Thanks for answering my questions.
So currently HBase is not suitable for transactional web applications.
A simple counting transaction can not work by concurrent accesses:
transaction{
get(x);
x++;
write(x);
}
In my opinion, "write-if-not-modified-since" support may not be the
best idea of implement single-row transaction.
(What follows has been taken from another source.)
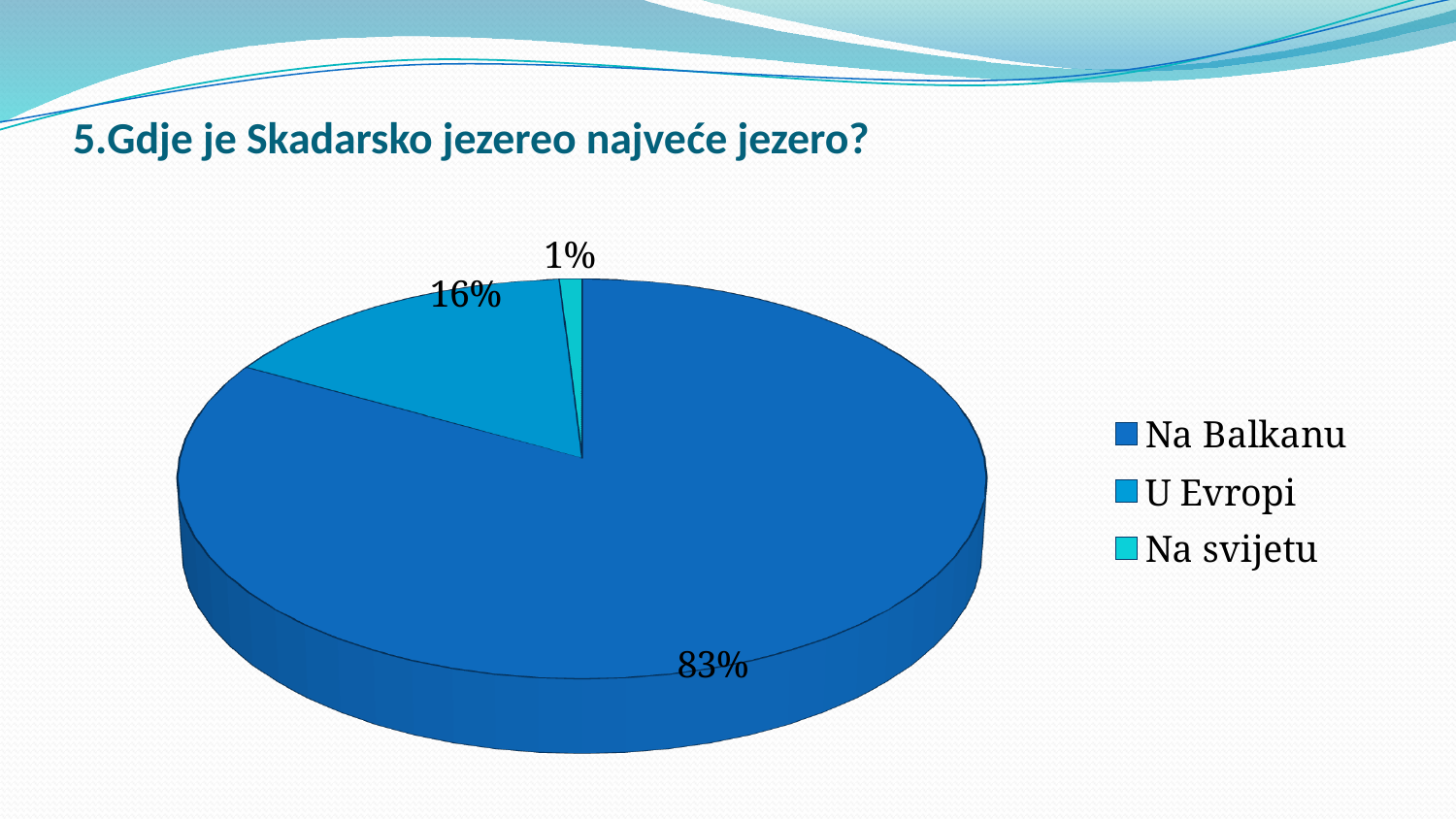
Which is larger, the slice for "U Evropi" or the slice for "Na svijetu"? U Evropi What share of the pie does "Na svijetu" have? 1% How many entries does the legend list? 3 What is the difference in percentage points between "Na Balkanu" and "U Evropi"? 67 What share of the pie does "Na Balkanu" have? 83% What is the title of the question shown above the chart? 5.Gdje je Skadarsko jezereo najveće jezero? What kind of chart is shown on the slide? pie chart Which category has the largest slice of the pie? Na Balkanu How many categories does the pie chart have? 3 What is the difference in percentage points between "U Evropi" and "Na svijetu"? 15 Which category has the smallest slice of the pie? Na svijetu What share of the pie does "U Evropi" have? 16%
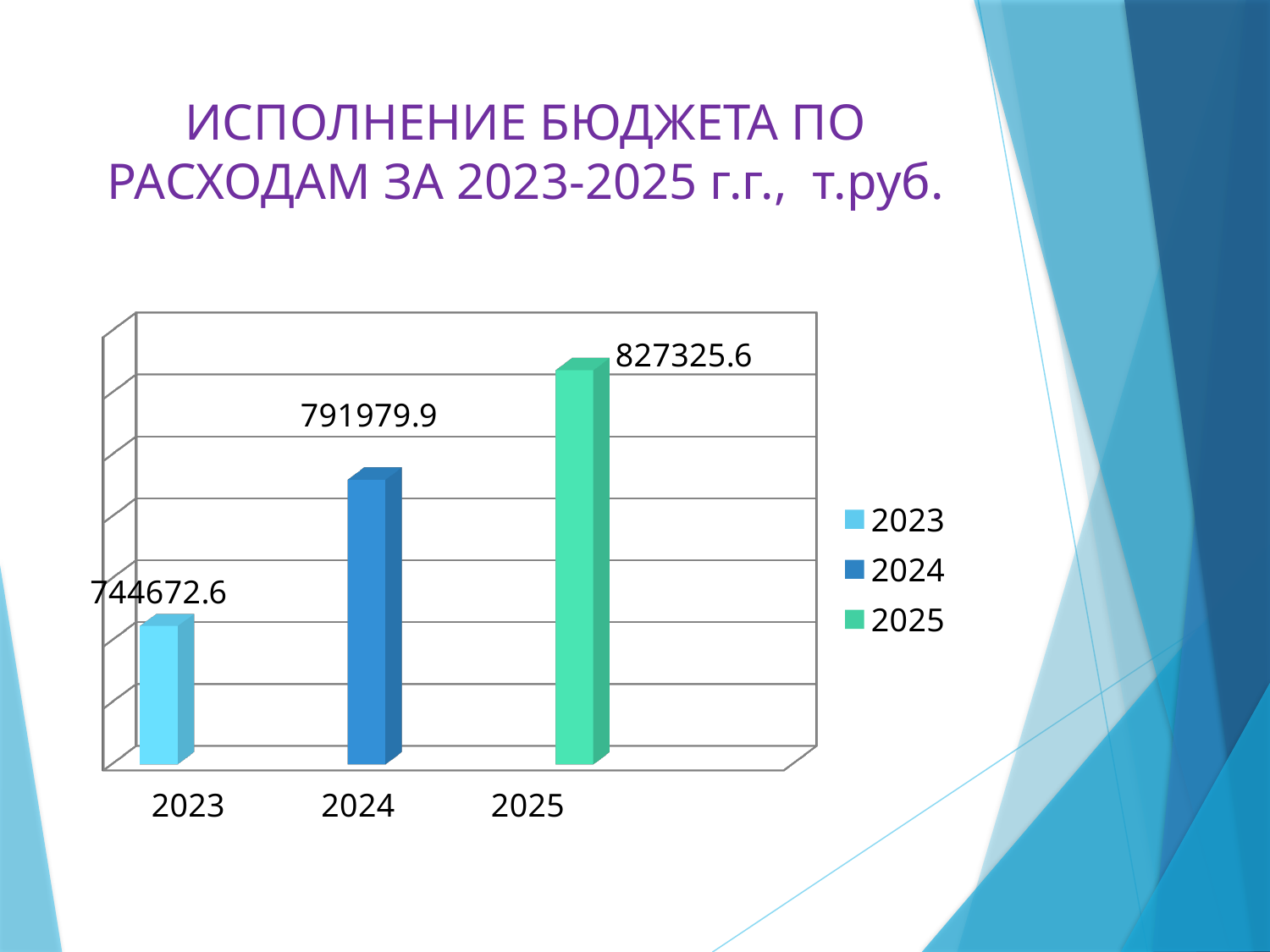
Which year has the lowest value? 2023 What is the value for 2025? 827325.6 Which year has the highest value? 2025 What is the difference between the values for 2024 and 2023? 47307.3 How many entries does the legend list? 3 What kind of chart is shown on the slide? Bar chart Which is larger, the value for 2024 or the value for 2025? 2025 How many bars are shown in the chart? 3 What is the difference between the values for 2025 and 2024? 35345.7 What is the value for 2024? 791979.9 What is the value for 2023? 744672.6 Do the values rise or fall from 2023 to 2025? Rise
Because if write can not be performed, application has to try again
and again, or just return error and leave user to choose again or
abort.
Probably locking, waiting and scheduling at region server might be
preferable in this case.
Is the single-row transaction feature currently in the roadmap of
HBase?
Zhou
-Bryan
On May 7, 2008, at 7:48 PM, Zhou Wei wrote:
Hi
Does HBase support single-row transaction as described in
Bigtable paper?
"Bigtable supports single-row transactions, which can be
used to perform atomic read-modify-write sequences on
data stored under a single row key." --Bigtable paper
If so, how can I define a transaction in HBase,
is it looks like this:
lid=startUpdate
get(lid)
..
put(lid)
...
commit(lid)
Are these transactions isolated with each other?
If not, is there a way to achieve that?